WORKING DATA -
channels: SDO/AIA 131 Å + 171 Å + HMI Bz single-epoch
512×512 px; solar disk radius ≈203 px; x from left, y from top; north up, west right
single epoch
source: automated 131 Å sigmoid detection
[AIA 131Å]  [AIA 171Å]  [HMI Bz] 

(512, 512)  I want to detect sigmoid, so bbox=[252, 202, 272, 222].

CHALLENGE - Return each line of the records above word for word, keeping their original order.

EXPECTED ANSWER -
channels: SDO/AIA 131 Å + 171 Å + HMI Bz single-epoch
512×512 px; solar disk radius ≈203 px; x from left, y from top; north up, west right
single epoch
source: automated 131 Å sigmoid detection
[AIA 131Å]  [AIA 171Å]  [HMI Bz] 

(512, 512)  I want to detect sigmoid, so bbox=[252, 202, 272, 222].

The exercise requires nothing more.